Records of spatial reasoning questions
▼
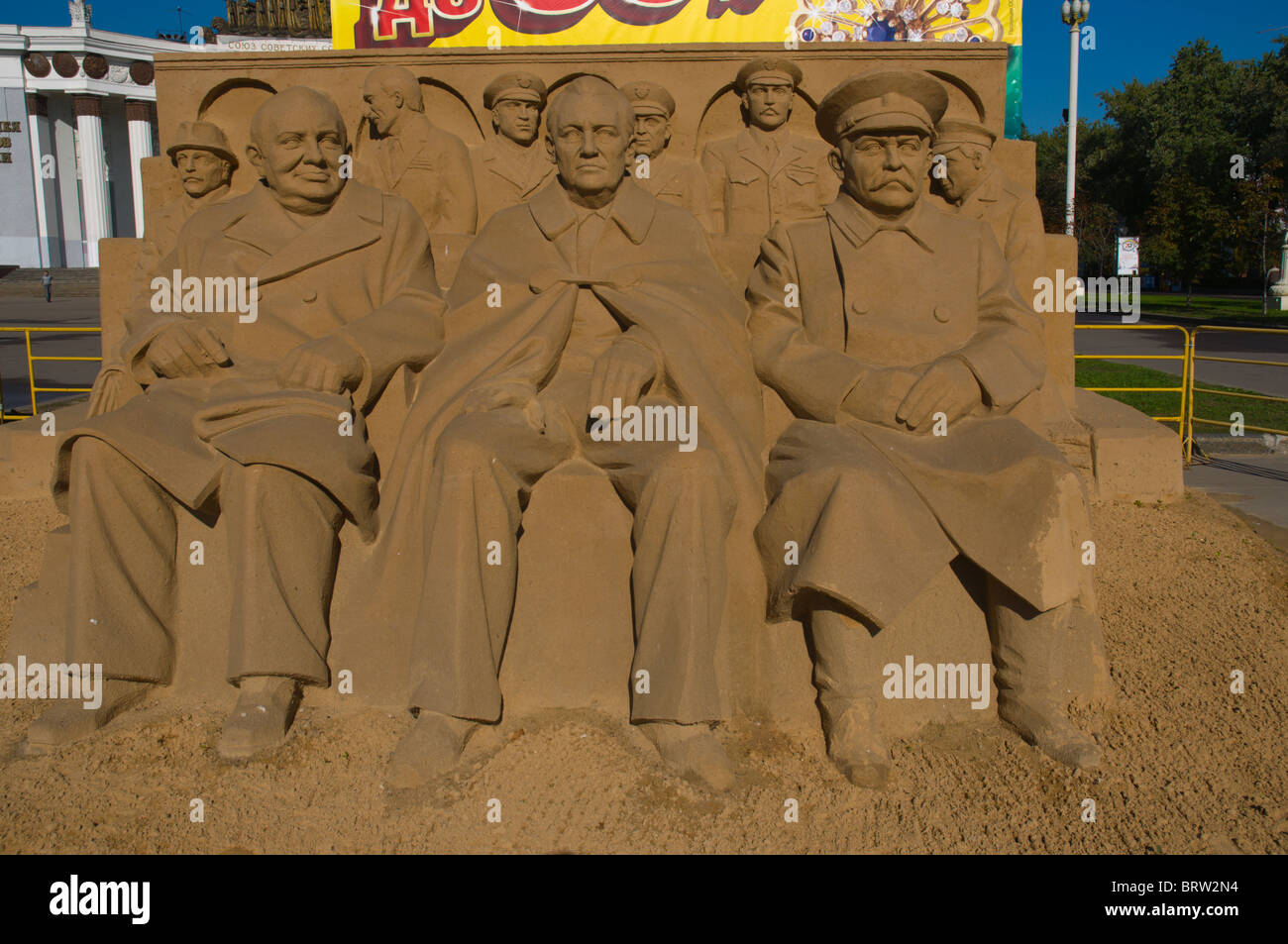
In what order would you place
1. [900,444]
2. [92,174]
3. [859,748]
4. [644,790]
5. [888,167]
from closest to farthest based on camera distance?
[644,790]
[859,748]
[900,444]
[888,167]
[92,174]

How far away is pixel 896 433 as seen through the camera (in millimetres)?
3438

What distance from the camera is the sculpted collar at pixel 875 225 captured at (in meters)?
3.71

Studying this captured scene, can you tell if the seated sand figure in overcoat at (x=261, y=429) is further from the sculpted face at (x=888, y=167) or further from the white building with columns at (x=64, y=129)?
the white building with columns at (x=64, y=129)

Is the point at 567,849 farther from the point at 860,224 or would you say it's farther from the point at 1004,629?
the point at 860,224

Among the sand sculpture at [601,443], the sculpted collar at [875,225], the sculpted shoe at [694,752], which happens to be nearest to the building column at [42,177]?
the sand sculpture at [601,443]

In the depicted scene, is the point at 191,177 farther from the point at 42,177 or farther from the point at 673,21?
the point at 42,177

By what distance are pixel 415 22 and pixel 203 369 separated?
20.6 ft

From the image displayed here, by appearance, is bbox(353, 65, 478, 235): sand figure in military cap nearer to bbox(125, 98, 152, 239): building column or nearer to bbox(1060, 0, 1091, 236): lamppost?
bbox(1060, 0, 1091, 236): lamppost

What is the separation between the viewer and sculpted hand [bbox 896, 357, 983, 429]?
342 centimetres

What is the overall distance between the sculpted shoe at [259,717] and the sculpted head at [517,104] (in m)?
3.25

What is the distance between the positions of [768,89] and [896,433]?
2558mm

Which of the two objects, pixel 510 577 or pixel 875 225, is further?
pixel 875 225

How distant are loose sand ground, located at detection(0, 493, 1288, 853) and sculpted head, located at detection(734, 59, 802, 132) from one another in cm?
327

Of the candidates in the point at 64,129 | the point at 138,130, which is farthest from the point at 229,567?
the point at 64,129
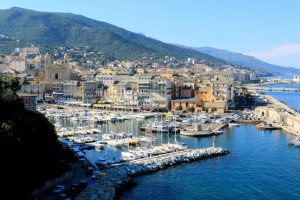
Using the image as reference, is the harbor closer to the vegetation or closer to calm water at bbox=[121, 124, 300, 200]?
calm water at bbox=[121, 124, 300, 200]

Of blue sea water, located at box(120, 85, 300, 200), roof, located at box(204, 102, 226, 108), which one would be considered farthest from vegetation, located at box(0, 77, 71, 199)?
roof, located at box(204, 102, 226, 108)

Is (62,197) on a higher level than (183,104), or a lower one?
lower

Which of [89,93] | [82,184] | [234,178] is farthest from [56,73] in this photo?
[82,184]

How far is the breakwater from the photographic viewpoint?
1764 centimetres

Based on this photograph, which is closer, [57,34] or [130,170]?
[130,170]

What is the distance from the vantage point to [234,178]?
858 inches

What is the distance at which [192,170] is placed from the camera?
23078 millimetres

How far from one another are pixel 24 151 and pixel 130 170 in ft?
20.4

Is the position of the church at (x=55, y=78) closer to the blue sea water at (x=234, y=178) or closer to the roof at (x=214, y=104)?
the roof at (x=214, y=104)

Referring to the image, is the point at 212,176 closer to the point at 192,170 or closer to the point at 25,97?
the point at 192,170

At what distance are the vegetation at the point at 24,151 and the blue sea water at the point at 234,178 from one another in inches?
142

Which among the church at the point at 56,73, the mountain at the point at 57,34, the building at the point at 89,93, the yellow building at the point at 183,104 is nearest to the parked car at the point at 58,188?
the yellow building at the point at 183,104

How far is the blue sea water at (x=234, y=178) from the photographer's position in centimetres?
1922

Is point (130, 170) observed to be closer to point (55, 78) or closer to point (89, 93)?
point (89, 93)
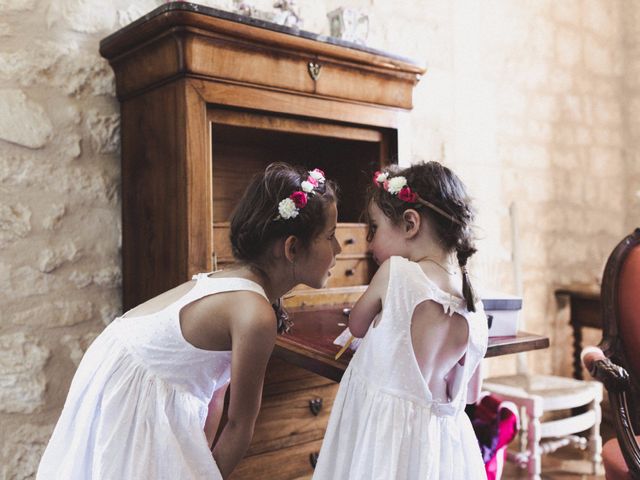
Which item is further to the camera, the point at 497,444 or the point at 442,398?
the point at 497,444

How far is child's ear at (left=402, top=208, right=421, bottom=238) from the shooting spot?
1.51 m

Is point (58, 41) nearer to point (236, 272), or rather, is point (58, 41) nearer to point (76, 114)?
point (76, 114)

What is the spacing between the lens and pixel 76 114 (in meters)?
1.98

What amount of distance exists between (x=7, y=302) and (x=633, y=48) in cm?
401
▲
- Aim
Copy the lines from the one holding "How far is the blue" through the last line, inclusive, and leave the pictures out.

- The completed task
How far is the blue sea water at (x=234, y=178) from the photographer's position in centimetres?
1922

Is point (130, 170) observed to be closer to point (55, 78) or closer to point (89, 93)?
point (89, 93)
Which item is further to the camera, the point at 497,444 or the point at 442,398?
the point at 497,444

How far is child's ear at (left=402, top=208, right=421, bottom=238) from the shooting spot?
1.51 m

Is point (58, 41) nearer to point (236, 272), or rather, is point (58, 41) nearer to point (76, 114)?
point (76, 114)

What is the spacing between the lens and pixel 76 114 (in meters)?
1.98

What amount of distance exists between (x=7, y=302) and (x=633, y=48) in cm?
401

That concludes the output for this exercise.